ANTÔNIO KLEBER DOS SANTOS CECILIO

segunda-feira, 27 de outubro de 2014

VIVA A DEMOCRACIA!

                                                                  VIVA A DEMOCRACIA!

Cabe a um crítico reconhecer, antes da vitória do PT, a vitória da democracia. Esta que é o primor da essência humana, pois propicia aos homens/mulheres viverem em liberdade e não ter o Estado como patrono, mas como protetor e servidor.
Todos os brasileiros devem reconhecer a vitória do PT democrática, pacífica e civilizadamente, pois essa foi a vontade da maioria e pelas regras do jogo democrático assim devem funcionar as relações políticas regidas pelas Constituição Federal do Brasil.
Desejamos boa sorte à presidente Dilma e ao seu staff na condução do próximo período governamental e a lembramos que 48% do povo brasileiro, não aprovou seu primeiro governo pelos motivos aqui exaustivamente expostos e torcemos para que Deus a inspire no sentido de que consiga com sabedoria sanar todos os problemas que ora afligem a sociedade brasileira.
A lembramos ainda e ao PT, que o jogo democrático é uma via de mão dupla onde deve trafegar, sem impedimentos e pressões políticas de qualquer natureza, opiniões diversas, a fim de que desse amalgama surjam verdadeiras e mais criativas soluções para o bem comum.
Ademais, garantimos que continuaremos atentos, exercendo oposição com ética, apontando erros, mas também elogiando acertos. Que nunca renunciaremos ao nosso direito legítimo e democrático de discordar, uma vez que esse é o direito do cidadão livre e a liberdade deve ser o objetivo primaz de todo governante justo. Educar e preparar cidadãos para serem críticos e escolher seu próprio destino, sem cabrestos e amarras de qualquer natureza é o caminho mais curto para o alcance do progresso; do contrário, jamais teremos um povo culto e soberano e o Brasil permanecerá no fosso dos países que menos investem em educação e mais exploram a inocência daqueles que dependem da ajuda estatal para sobreviver.
Que Deus nos abençoe, guie e inspire!

domingo, 26 de outubro de 2014

HOJE O REI SOU EU



Hoje o Brasil parou para ouvir minha opinião!

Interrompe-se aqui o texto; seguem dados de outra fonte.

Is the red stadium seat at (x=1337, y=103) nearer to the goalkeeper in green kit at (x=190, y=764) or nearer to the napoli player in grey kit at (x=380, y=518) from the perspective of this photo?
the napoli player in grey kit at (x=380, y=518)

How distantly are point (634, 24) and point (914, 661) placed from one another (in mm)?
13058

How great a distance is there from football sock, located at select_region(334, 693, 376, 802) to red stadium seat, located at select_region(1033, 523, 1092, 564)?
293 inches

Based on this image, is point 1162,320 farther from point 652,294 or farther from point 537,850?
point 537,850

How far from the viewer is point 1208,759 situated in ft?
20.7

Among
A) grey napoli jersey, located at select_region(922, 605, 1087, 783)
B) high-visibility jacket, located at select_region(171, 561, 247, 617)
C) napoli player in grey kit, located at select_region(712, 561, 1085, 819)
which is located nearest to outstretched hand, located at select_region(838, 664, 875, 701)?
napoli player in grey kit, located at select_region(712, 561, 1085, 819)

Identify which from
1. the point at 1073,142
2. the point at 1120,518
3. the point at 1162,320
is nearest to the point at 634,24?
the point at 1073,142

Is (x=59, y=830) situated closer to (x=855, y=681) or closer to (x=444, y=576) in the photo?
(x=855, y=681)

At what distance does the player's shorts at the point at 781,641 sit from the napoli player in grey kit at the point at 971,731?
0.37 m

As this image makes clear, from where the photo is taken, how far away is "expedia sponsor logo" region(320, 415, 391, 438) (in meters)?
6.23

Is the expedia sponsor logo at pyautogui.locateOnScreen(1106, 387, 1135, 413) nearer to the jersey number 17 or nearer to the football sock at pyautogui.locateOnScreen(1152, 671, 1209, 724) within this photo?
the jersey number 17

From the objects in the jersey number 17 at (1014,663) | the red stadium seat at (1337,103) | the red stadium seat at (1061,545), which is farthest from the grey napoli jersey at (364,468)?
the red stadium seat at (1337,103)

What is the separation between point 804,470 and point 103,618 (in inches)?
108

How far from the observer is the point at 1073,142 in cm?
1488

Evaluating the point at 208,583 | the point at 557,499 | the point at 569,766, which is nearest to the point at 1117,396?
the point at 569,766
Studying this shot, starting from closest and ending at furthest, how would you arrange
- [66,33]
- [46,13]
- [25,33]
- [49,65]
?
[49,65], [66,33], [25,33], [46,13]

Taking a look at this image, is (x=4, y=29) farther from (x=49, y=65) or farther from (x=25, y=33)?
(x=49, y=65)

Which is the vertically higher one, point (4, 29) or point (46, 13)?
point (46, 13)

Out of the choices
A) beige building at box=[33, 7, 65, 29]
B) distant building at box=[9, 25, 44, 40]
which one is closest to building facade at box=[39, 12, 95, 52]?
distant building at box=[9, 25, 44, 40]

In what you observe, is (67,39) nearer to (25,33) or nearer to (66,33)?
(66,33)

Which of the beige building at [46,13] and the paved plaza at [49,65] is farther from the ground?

Por isso sou feliz; porque vivo num pais democrático, que me dá oportunidade de opinar. 

Onde há ditadura a única opinião que interessa é a do ditador. O cidadão/cidadã não passa de simples escravos, eternamente pobres, mal informados e infelizes.

Se vai adiantar votar? 

Acho que sim, desde que a partir de amanha me coloque na oposição para fiscalizar 24 horas por dia aquele em quem confiei meu voto, minha vida, meu futuro, o futuro dos meus filhos, o futuro da minha Pátria.

Por isso, exerça hoje seu direito de ser rei. 

Vá e vote consciente! Mas cuide, porque se compraram seu voto ou vota por interesse um dia haverá cobrança, porque não há favores sem preço como não ha fonte que não seque.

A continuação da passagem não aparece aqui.